## YOUR OBJECTIVE
If a line in the material below has the string "present", copy it out.

## LISTED ENTRIES
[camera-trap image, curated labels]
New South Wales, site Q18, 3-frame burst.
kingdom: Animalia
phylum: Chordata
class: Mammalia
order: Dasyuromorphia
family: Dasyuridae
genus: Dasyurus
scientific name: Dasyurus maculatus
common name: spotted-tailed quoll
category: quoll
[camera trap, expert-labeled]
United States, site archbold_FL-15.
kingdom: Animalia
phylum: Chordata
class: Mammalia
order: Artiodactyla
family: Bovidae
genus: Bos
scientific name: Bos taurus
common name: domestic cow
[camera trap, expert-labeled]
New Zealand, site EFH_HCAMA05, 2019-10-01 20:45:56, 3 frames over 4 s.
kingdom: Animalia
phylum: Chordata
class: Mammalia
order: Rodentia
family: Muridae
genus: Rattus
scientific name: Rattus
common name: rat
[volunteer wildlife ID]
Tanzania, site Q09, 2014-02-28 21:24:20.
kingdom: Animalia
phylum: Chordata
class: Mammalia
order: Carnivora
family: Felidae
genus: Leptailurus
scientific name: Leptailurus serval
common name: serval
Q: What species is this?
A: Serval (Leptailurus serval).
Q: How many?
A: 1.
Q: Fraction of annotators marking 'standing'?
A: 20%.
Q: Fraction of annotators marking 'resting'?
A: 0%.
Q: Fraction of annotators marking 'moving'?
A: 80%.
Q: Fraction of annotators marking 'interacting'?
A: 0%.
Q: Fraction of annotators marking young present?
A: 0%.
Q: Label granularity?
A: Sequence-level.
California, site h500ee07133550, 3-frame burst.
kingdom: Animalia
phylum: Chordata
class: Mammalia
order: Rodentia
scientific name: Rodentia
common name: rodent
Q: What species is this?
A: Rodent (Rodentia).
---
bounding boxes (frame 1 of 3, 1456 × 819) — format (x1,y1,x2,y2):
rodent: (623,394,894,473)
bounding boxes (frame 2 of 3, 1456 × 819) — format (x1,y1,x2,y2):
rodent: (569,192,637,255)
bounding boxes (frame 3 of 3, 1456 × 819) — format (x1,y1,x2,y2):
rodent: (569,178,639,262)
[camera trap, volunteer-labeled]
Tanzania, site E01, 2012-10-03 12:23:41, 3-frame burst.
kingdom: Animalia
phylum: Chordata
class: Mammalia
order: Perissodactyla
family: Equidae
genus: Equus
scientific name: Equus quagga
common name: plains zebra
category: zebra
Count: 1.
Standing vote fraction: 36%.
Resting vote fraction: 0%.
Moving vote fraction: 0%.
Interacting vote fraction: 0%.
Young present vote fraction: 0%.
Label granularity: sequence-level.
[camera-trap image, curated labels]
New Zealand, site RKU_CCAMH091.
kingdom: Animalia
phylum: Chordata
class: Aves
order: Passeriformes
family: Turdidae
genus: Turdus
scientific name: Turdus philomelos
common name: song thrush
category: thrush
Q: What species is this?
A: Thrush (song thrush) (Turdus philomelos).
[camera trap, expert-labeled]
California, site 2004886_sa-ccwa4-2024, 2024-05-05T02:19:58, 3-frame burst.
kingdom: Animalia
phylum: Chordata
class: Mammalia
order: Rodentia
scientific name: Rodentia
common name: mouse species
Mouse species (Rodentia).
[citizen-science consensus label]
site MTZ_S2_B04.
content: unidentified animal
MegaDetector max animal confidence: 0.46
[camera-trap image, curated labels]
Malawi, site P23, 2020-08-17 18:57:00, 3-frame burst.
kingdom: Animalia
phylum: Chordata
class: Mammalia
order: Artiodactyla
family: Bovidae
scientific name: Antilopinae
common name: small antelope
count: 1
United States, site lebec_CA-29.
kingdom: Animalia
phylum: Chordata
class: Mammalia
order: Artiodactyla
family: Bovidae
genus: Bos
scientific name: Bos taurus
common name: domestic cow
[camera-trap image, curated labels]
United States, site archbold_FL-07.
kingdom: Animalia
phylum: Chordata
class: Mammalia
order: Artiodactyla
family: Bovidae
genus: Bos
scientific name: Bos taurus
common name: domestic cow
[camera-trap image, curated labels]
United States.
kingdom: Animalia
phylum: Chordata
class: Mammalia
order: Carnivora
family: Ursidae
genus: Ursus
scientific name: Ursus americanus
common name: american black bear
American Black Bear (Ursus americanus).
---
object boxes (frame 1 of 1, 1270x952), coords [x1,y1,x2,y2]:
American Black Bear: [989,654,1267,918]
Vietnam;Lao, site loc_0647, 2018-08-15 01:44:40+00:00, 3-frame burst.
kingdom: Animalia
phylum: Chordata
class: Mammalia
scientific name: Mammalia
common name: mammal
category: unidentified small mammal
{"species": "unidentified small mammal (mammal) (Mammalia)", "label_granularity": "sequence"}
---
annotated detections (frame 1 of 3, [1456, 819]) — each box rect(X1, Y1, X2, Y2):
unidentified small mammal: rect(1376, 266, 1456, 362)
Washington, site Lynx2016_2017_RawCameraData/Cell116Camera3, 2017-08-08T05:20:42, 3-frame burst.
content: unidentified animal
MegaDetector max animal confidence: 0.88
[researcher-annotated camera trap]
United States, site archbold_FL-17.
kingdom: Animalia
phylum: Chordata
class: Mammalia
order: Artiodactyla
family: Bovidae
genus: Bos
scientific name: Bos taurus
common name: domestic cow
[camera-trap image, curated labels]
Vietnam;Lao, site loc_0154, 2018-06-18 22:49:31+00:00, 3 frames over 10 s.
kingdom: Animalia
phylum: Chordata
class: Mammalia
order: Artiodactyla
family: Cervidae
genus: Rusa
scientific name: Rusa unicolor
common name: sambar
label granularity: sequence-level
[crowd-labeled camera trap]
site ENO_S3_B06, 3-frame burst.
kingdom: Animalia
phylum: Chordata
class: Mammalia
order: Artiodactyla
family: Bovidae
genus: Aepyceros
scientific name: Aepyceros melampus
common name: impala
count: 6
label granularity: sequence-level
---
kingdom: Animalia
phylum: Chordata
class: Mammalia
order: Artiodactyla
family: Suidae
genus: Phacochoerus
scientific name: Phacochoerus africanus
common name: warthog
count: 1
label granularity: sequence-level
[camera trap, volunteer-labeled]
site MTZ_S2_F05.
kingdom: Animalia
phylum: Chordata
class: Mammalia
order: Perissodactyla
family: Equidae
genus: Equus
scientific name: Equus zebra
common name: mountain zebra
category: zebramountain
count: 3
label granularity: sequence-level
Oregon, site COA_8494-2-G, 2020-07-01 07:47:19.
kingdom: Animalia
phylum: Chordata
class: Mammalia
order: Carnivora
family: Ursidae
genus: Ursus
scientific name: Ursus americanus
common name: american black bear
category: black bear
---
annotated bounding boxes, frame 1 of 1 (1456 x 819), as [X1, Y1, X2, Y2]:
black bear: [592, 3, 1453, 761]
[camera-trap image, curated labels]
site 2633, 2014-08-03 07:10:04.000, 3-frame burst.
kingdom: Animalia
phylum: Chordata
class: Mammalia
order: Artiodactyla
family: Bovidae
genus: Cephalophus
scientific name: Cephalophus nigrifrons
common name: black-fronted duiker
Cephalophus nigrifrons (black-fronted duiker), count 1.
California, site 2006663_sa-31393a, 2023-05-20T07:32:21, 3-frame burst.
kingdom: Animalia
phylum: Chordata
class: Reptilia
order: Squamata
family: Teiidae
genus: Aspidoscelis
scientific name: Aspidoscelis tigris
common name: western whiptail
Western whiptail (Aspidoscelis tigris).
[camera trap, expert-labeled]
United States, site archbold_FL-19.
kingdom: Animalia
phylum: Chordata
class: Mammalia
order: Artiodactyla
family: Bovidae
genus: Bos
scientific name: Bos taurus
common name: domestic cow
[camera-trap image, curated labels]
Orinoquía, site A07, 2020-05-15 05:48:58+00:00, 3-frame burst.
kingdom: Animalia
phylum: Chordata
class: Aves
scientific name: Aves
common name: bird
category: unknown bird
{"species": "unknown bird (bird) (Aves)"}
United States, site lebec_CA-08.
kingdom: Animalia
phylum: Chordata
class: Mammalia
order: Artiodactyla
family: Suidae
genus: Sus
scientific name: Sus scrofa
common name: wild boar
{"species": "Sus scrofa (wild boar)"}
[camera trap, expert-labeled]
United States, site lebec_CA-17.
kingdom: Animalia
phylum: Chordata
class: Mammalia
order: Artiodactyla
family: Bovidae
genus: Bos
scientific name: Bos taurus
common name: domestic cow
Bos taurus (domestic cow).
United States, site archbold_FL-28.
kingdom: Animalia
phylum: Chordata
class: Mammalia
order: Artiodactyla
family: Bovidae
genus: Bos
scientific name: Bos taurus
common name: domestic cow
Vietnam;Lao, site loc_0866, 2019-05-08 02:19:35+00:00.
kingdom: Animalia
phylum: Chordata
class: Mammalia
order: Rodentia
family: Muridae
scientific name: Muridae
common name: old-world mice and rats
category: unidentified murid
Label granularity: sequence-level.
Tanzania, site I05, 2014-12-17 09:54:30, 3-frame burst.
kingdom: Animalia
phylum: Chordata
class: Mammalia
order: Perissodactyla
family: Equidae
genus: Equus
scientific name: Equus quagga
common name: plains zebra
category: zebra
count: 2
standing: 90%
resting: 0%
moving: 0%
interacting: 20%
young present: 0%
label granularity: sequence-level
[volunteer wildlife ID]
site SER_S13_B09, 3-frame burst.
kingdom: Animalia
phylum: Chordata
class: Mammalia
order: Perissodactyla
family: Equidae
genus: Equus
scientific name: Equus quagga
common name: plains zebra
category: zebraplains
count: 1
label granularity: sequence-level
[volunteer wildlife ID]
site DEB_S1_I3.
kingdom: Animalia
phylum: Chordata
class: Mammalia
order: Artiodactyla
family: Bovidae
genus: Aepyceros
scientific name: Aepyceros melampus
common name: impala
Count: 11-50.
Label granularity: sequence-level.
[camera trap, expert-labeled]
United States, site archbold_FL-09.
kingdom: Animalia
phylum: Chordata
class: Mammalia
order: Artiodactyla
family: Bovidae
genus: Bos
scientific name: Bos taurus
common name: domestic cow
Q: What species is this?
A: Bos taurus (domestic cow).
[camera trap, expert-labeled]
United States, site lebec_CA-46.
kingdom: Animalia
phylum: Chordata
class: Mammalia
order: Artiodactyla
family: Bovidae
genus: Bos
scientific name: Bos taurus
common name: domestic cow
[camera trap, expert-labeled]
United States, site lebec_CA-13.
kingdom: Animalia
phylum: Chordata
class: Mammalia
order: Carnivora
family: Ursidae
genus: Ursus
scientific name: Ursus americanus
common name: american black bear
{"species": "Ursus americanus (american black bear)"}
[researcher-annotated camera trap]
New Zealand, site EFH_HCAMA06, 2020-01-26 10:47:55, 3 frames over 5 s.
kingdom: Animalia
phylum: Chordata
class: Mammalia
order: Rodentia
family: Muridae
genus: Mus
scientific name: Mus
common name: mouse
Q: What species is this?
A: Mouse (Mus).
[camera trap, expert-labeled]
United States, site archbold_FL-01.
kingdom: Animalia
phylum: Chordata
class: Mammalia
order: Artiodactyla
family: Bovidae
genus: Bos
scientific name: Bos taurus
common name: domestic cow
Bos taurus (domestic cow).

## EXPECTED OUTPUT
Q: Fraction of annotators marking young present?
Young present vote fraction: 0%.
young present: 0%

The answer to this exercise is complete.